TASK TO COMPLETE: Without changing anything, set down every line shown below.

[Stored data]
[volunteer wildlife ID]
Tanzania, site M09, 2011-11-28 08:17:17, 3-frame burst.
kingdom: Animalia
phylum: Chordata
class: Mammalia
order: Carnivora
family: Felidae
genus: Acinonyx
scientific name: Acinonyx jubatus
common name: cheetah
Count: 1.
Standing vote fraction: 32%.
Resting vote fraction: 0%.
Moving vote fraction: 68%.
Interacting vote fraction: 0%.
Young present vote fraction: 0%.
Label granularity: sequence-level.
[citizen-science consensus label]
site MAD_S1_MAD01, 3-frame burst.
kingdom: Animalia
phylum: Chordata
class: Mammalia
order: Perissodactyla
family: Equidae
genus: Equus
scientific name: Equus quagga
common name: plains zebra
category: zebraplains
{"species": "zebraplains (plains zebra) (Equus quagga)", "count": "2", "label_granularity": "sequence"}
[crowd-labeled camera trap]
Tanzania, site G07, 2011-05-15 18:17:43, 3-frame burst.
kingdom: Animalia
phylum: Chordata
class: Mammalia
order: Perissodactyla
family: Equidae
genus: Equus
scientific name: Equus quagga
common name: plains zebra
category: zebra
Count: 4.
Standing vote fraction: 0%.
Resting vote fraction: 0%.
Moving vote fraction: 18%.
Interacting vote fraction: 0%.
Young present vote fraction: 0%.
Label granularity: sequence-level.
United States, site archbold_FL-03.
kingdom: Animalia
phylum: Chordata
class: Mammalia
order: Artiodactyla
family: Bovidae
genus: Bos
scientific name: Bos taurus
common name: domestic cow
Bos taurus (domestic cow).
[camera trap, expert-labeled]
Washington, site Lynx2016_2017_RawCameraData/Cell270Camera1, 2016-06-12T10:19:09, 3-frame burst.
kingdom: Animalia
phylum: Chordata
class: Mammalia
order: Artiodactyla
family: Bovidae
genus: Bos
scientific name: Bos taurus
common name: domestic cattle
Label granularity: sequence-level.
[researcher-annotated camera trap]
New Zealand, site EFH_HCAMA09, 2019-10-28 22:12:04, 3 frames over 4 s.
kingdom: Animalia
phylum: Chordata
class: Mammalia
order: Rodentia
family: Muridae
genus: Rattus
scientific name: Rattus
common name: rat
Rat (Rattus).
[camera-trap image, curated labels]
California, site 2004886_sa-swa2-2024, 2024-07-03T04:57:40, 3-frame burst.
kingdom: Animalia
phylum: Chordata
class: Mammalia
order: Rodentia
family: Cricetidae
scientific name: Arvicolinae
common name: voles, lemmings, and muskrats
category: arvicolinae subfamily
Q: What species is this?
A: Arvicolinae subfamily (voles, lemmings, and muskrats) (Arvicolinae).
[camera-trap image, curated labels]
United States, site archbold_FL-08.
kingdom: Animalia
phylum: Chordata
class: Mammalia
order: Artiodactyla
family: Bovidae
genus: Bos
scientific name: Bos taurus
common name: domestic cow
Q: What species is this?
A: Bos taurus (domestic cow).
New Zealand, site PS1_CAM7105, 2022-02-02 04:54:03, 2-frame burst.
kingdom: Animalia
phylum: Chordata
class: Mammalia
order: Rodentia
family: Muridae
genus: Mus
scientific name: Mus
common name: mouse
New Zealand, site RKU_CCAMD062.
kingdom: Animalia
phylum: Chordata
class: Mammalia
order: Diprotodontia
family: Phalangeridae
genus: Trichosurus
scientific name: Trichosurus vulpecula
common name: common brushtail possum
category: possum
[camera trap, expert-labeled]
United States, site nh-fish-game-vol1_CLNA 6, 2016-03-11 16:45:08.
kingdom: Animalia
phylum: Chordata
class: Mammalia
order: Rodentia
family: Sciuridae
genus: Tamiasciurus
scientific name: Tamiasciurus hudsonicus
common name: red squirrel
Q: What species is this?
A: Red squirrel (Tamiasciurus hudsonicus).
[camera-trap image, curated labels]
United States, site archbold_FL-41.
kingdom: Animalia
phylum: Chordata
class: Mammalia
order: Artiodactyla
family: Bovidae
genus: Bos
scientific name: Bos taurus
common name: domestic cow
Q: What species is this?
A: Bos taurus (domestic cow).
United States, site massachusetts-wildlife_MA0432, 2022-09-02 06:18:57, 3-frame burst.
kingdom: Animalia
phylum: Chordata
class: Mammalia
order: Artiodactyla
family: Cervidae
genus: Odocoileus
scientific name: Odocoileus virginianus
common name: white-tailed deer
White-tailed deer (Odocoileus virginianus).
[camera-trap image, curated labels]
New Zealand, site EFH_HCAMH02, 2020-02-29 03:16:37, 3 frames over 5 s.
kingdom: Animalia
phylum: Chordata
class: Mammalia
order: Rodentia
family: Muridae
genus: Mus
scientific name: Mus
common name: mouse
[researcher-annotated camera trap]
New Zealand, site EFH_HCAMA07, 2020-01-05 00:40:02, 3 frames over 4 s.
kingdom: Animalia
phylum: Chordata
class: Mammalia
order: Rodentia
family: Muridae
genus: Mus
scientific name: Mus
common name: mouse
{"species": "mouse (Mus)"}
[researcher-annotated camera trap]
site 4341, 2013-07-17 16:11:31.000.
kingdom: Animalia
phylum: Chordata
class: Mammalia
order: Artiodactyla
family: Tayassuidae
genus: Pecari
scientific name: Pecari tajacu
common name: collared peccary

SOLUTION TO THIS TASK:
[volunteer wildlife ID]
Tanzania, site M09, 2011-11-28 08:17:17, 3-frame burst.
kingdom: Animalia
phylum: Chordata
class: Mammalia
order: Carnivora
family: Felidae
genus: Acinonyx
scientific name: Acinonyx jubatus
common name: cheetah
Count: 1.
Standing vote fraction: 32%.
Resting vote fraction: 0%.
Moving vote fraction: 68%.
Interacting vote fraction: 0%.
Young present vote fraction: 0%.
Label granularity: sequence-level.
[citizen-science consensus label]
site MAD_S1_MAD01, 3-frame burst.
kingdom: Animalia
phylum: Chordata
class: Mammalia
order: Perissodactyla
family: Equidae
genus: Equus
scientific name: Equus quagga
common name: plains zebra
category: zebraplains
{"species": "zebraplains (plains zebra) (Equus quagga)", "count": "2", "label_granularity": "sequence"}
[crowd-labeled camera trap]
Tanzania, site G07, 2011-05-15 18:17:43, 3-frame burst.
kingdom: Animalia
phylum: Chordata
class: Mammalia
order: Perissodactyla
family: Equidae
genus: Equus
scientific name: Equus quagga
common name: plains zebra
category: zebra
Count: 4.
Standing vote fraction: 0%.
Resting vote fraction: 0%.
Moving vote fraction: 18%.
Interacting vote fraction: 0%.
Young present vote fraction: 0%.
Label granularity: sequence-level.
United States, site archbold_FL-03.
kingdom: Animalia
phylum: Chordata
class: Mammalia
order: Artiodactyla
family: Bovidae
genus: Bos
scientific name: Bos taurus
common name: domestic cow
Bos taurus (domestic cow).
[camera trap, expert-labeled]
Washington, site Lynx2016_2017_RawCameraData/Cell270Camera1, 2016-06-12T10:19:09, 3-frame burst.
kingdom: Animalia
phylum: Chordata
class: Mammalia
order: Artiodactyla
family: Bovidae
genus: Bos
scientific name: Bos taurus
common name: domestic cattle
Label granularity: sequence-level.
[researcher-annotated camera trap]
New Zealand, site EFH_HCAMA09, 2019-10-28 22:12:04, 3 frames over 4 s.
kingdom: Animalia
phylum: Chordata
class: Mammalia
order: Rodentia
family: Muridae
genus: Rattus
scientific name: Rattus
common name: rat
Rat (Rattus).
[camera-trap image, curated labels]
California, site 2004886_sa-swa2-2024, 2024-07-03T04:57:40, 3-frame burst.
kingdom: Animalia
phylum: Chordata
class: Mammalia
order: Rodentia
family: Cricetidae
scientific name: Arvicolinae
common name: voles, lemmings, and muskrats
category: arvicolinae subfamily
Q: What species is this?
A: Arvicolinae subfamily (voles, lemmings, and muskrats) (Arvicolinae).
[camera-trap image, curated labels]
United States, site archbold_FL-08.
kingdom: Animalia
phylum: Chordata
class: Mammalia
order: Artiodactyla
family: Bovidae
genus: Bos
scientific name: Bos taurus
common name: domestic cow
Q: What species is this?
A: Bos taurus (domestic cow).
New Zealand, site PS1_CAM7105, 2022-02-02 04:54:03, 2-frame burst.
kingdom: Animalia
phylum: Chordata
class: Mammalia
order: Rodentia
family: Muridae
genus: Mus
scientific name: Mus
common name: mouse
New Zealand, site RKU_CCAMD062.
kingdom: Animalia
phylum: Chordata
class: Mammalia
order: Diprotodontia
family: Phalangeridae
genus: Trichosurus
scientific name: Trichosurus vulpecula
common name: common brushtail possum
category: possum
[camera trap, expert-labeled]
United States, site nh-fish-game-vol1_CLNA 6, 2016-03-11 16:45:08.
kingdom: Animalia
phylum: Chordata
class: Mammalia
order: Rodentia
family: Sciuridae
genus: Tamiasciurus
scientific name: Tamiasciurus hudsonicus
common name: red squirrel
Q: What species is this?
A: Red squirrel (Tamiasciurus hudsonicus).
[camera-trap image, curated labels]
United States, site archbold_FL-41.
kingdom: Animalia
phylum: Chordata
class: Mammalia
order: Artiodactyla
family: Bovidae
genus: Bos
scientific name: Bos taurus
common name: domestic cow
Q: What species is this?
A: Bos taurus (domestic cow).
United States, site massachusetts-wildlife_MA0432, 2022-09-02 06:18:57, 3-frame burst.
kingdom: Animalia
phylum: Chordata
class: Mammalia
order: Artiodactyla
family: Cervidae
genus: Odocoileus
scientific name: Odocoileus virginianus
common name: white-tailed deer
White-tailed deer (Odocoileus virginianus).
[camera-trap image, curated labels]
New Zealand, site EFH_HCAMH02, 2020-02-29 03:16:37, 3 frames over 5 s.
kingdom: Animalia
phylum: Chordata
class: Mammalia
order: Rodentia
family: Muridae
genus: Mus
scientific name: Mus
common name: mouse
[researcher-annotated camera trap]
New Zealand, site EFH_HCAMA07, 2020-01-05 00:40:02, 3 frames over 4 s.
kingdom: Animalia
phylum: Chordata
class: Mammalia
order: Rodentia
family: Muridae
genus: Mus
scientific name: Mus
common name: mouse
{"species": "mouse (Mus)"}
[researcher-annotated camera trap]
site 4341, 2013-07-17 16:11:31.000.
kingdom: Animalia
phylum: Chordata
class: Mammalia
order: Artiodactyla
family: Tayassuidae
genus: Pecari
scientific name: Pecari tajacu
common name: collared peccary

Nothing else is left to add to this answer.